男の視線の先では、魔族の軍勢が陣形を組み上げ、砦に向かって侵攻していた。
だが、軍勢がとある地点に差し掛かった瞬間。
「……Kaboom」
男が呟くと同時に、魔族たちが爆発と炎に巻き込まれる。
凄まじい音、衝撃に魔族たちは怯み、撤退し始める。
何のこともない。
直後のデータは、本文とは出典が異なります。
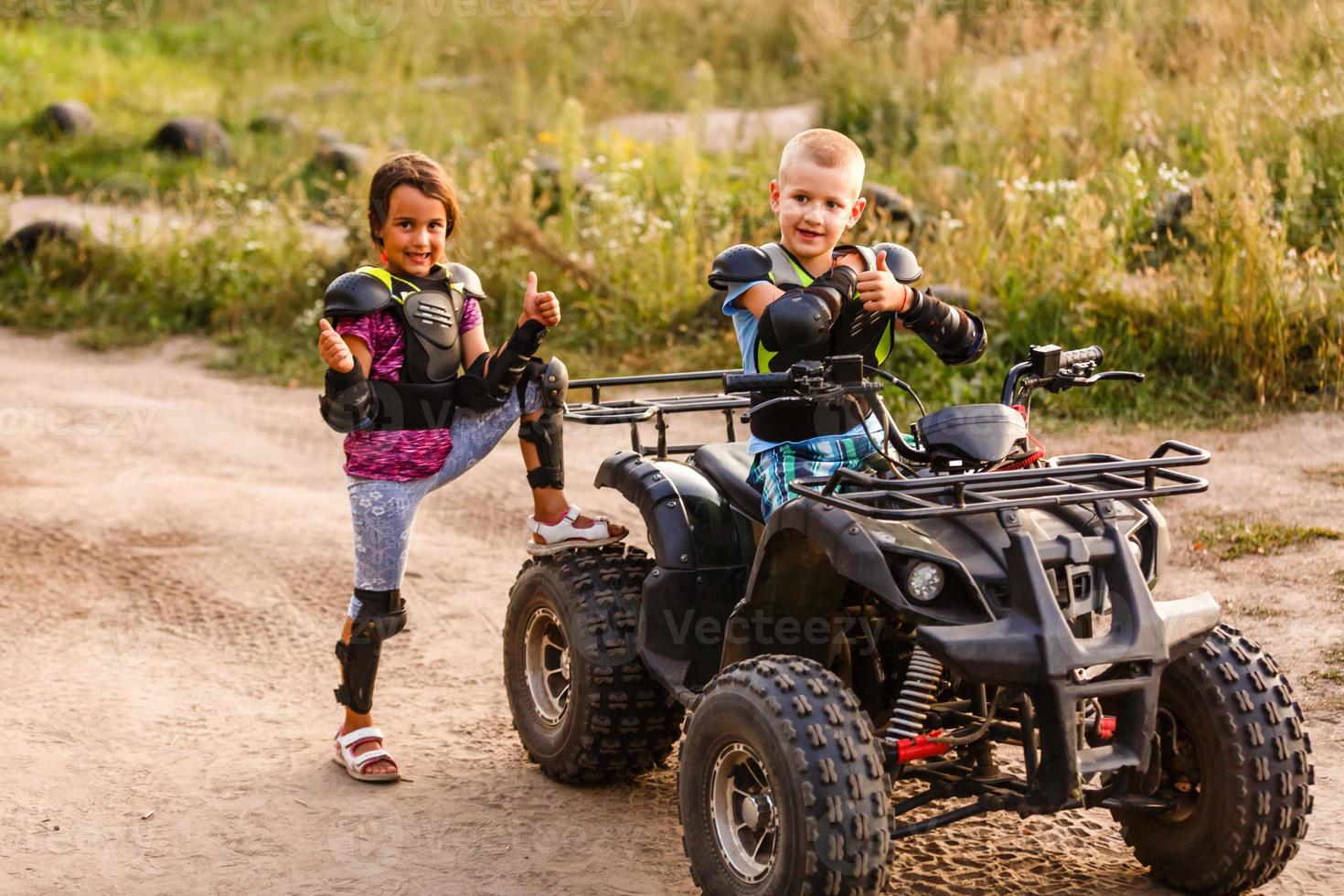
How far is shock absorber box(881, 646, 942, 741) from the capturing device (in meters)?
3.28

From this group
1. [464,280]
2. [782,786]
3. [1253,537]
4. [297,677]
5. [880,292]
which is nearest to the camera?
[782,786]

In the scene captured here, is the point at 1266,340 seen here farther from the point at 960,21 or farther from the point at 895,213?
the point at 960,21

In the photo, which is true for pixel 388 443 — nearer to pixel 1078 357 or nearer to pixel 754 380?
pixel 754 380

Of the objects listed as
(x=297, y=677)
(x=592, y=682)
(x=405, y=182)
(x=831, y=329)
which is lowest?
(x=297, y=677)

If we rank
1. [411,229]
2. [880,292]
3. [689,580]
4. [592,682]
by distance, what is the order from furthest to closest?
[411,229]
[592,682]
[689,580]
[880,292]

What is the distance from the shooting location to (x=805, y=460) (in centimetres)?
372

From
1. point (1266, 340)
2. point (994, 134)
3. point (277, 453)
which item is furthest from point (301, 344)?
point (1266, 340)

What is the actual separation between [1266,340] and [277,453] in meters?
4.79

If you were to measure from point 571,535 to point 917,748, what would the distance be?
51.5 inches

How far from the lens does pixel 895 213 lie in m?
9.62

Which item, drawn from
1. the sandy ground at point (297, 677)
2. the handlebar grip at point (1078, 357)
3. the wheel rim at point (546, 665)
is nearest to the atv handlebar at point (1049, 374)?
the handlebar grip at point (1078, 357)

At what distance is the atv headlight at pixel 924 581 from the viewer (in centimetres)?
314

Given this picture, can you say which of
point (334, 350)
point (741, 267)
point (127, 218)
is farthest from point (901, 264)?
point (127, 218)

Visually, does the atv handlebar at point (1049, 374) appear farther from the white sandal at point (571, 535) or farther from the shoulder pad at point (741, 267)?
the white sandal at point (571, 535)
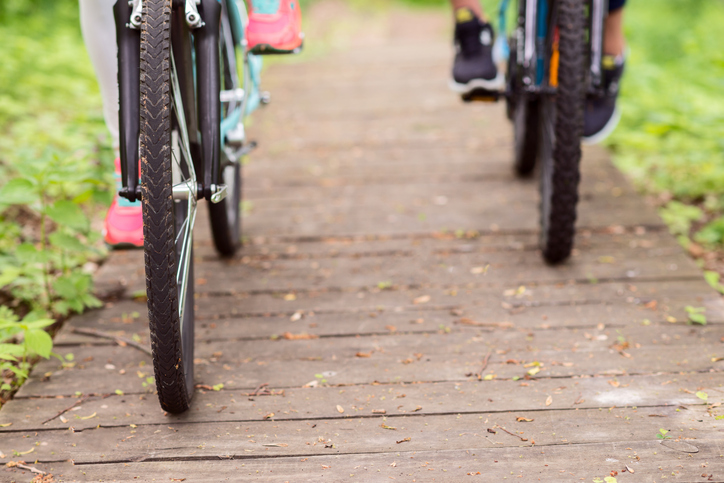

男が、魔族の侵攻ルートに仕掛けたトラップ、爆薬が爆発したのだ。
「……足止めはできてるけど。
なんだろうな、この無意味さ加減」
男は、本日ギルドから依頼を受けてタナール砦の防衛に当たっていた。
こと、防衛戦において、この男は無類の強さを発揮する。
奇襲、トラップワーク、策略。
要するに、真正面からの戦いよりも搦め手や卑怯な戦い方の方が得手なのだ。
「こうして守ってても、またすぐに攻撃されるだろうし。
本当に、キリねぇよなぁ」
タナール砦の戦いは、とても長く続いている。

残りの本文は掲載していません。